TRECHO FORNECIDO:
-=-=-

SECOM: Qual a principal dificuldade, dentro do parlamento, para a implementação de leis que favoreçam o desenvolvimento da agricultura familiar no Brasil?

Dep. Heitor Schuch: A gente, na verdade, na agricultura familiar nunca sabe quando é a próxima enchente, quando é a próxima seca. No Sul do Brasil agora tem essa expectativa será que os gafanhotos virão para o Brasil? Não virão? Porque que se vierem vai ser um estrago a mais. Então tem as intempéries do clima, tudo isso na verdade a gente tem dificuldade de organização, de planejamento. “Ah, nós vamos fazer isto, depois aquilo”. 
A gente muitas vezes faz o serviço de bombeiro, apareceu a demanda, apareceu o problema a gente tem que acionar o pessoal e ir atrás do governo, fazer uma resolução ou portaria, uma ordem de serviço etc. Porque se a gente quiser fazer projeto de lei passar pelos trâmites da casa nós vamos chegar depois que o assunto já vai estar resolvido de outras formas. Então, talvez até em termos de legislação nós estamos bem. Temos a lei, nós temos o regramento, mas por exemplo, Plano de Safra tem todo ano, então todo ano a gente precisa sentar com o pessoal. 

Afinal, onde é que a gente vai precisar de mais recurso. Tem problema no Seguro Rural, bom então como é que a gente faz que a subvenção do governo seja maior para o agricultor não ter que pagar tanto. Então, eu não acho que essa é uma questão da gente resolver por lei, essa é uma questão que a cada tema a cada episódio climático ou econômico, a Frente precisa estar presente, os deputados trabalhando assunto. 
Às vezes o tema que interessa para o Nordeste não tem nada a ver com o pessoal do Sul ou do Centro-Oeste. Mas a gente tem que trabalhar sempre de forma coletiva e cooperada porque nós na verdade somos os responsáveis por esse setor no país inteiro e isso por um lado a gente consegue fazer muito bem e tem servido de um grande aprendizado.

Por isso, a gente pode dizer também que graças a ONU e a FAO que estabeleceram a década de Agricultura Familiar no mundo, muitos que não estavam olhando para esse segmento hoje, olham com mais atenção, com mais carinho. Saber “bom, se a ONU está dedicando uma década para agricultura familiar, para empoderar as mulheres, os jovens, a se inserirem no processo, a tomarem parte das políticas. Ah, com certeza é um setor importante que põe o alimento na mesa do povo brasileiro e gera muita riqueza e desenvolve as comunidades locais.”

-=-=-

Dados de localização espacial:
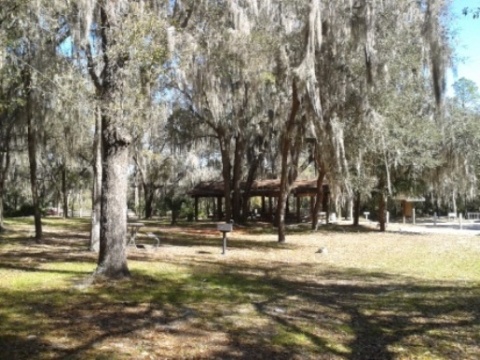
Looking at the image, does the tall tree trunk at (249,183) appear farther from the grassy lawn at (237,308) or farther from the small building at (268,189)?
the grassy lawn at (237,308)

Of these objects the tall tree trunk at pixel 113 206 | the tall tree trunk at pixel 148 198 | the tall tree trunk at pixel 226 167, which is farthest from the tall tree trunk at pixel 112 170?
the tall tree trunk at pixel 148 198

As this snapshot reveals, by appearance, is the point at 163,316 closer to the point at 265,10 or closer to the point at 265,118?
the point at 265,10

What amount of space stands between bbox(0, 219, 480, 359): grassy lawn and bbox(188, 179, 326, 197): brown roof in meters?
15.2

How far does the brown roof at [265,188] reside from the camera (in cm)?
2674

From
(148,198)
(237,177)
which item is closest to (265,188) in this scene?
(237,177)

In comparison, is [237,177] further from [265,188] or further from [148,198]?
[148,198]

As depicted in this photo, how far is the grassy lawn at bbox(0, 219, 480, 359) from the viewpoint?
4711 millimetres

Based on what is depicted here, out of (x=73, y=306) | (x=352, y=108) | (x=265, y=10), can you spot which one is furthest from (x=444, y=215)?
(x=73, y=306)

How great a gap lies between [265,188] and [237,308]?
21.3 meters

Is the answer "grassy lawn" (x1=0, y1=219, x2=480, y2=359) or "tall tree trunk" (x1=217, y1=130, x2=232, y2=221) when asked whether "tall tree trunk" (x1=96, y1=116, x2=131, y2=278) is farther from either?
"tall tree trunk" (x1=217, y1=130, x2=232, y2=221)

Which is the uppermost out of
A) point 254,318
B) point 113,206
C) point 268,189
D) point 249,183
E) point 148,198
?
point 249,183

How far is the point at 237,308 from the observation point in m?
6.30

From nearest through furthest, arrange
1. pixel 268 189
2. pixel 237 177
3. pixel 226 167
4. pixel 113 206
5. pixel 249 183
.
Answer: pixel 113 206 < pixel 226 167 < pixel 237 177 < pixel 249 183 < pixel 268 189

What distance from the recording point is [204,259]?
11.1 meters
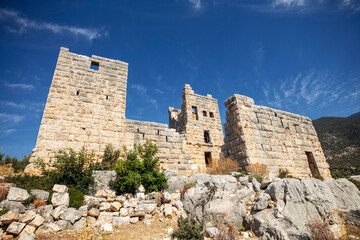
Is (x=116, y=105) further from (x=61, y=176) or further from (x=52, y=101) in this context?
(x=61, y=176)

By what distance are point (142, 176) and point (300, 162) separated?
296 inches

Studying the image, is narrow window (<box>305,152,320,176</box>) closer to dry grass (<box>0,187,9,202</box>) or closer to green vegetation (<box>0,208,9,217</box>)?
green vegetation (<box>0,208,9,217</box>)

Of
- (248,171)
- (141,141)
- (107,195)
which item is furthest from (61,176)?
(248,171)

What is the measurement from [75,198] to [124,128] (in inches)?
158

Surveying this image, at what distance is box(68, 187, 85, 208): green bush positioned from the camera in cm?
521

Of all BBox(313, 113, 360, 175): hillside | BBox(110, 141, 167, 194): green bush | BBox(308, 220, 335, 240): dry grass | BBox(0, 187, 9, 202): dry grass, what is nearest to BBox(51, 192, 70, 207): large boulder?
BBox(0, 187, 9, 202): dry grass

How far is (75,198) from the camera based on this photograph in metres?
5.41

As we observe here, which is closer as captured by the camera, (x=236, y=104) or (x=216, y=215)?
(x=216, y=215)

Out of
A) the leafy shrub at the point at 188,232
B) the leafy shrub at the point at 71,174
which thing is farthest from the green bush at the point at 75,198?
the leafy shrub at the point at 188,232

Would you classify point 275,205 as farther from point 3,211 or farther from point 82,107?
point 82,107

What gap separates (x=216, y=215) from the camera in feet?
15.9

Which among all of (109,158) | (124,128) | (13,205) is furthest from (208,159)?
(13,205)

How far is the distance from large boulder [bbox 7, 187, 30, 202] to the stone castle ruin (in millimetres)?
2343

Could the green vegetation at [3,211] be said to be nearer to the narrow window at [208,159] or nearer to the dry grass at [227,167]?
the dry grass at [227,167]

-=-=-

Prossiga com a entrevista sobre agricultura familiar a partir do ponto em que ela termina.

Foto: Blog Dep. Heitor Schuch

“O agricultor hoje não pode ser apenas agricultor, ele é um pouco veterinário, um pouco técnico agrícola, um pouco de agrônomo, um pouco de metrologista, um pouco de economista, ele é de tudo para poder atender a sua propriedade

Dep. Heitor Schuch

SECOM: Qual a sua mensagem aos agricultores familiares?

Dep. Heitor Schuch:
Muito obrigado, primeiro pelo espaço, pela oportunidade. Dizer que nós agricultores somos uma categoria diferente de muitas outras, nós não temos garantias que outros setores têm. Nós dependemos do clima, do tempo, do plano econômico, da política pública, da vontade do consumidor de comprar os nossos produtos, de valorizar nosso trabalho, mas talvez a gente possa dizer que talvez tenhamos a profissão mais bonita de todas. 
Porque toda pessoa, seja médico, doutor, professor, advogado, a gente talvez precise uma vez na vida, mas eles precisam da gente todo santo dia, para poder se alimentar com produtos bons de qualidade. Essa talvez seja a parte mais importante do processo. Ser agricultor não é tarefa fácil, porque são muitas dificuldades para serem vencidas. O agricultor hoje não pode ser apenas agricultor, ele é um pouco veterinário, um pouco técnico agrícola, um pouco de agrônomo, um pouco de metrologista, um pouco de economista, ele é de tudo para poder atender a sua propriedade e poder fazer essa gestão no sentido de que ela funcione, que ela gere receita para sobreviver e manter a sua família.
Então os meus votos é de que o pessoal mantenha-se muito firme, com muita coragem, com muita dedicação. Mesmo com as adversidades e dificuldades, mas podem ter certeza de uma coisa, se em 2050 o mundo tiver 10 bilhões de pessoas, essas só vão se alimentar se a agricultura familiar estiver em condições de produzir.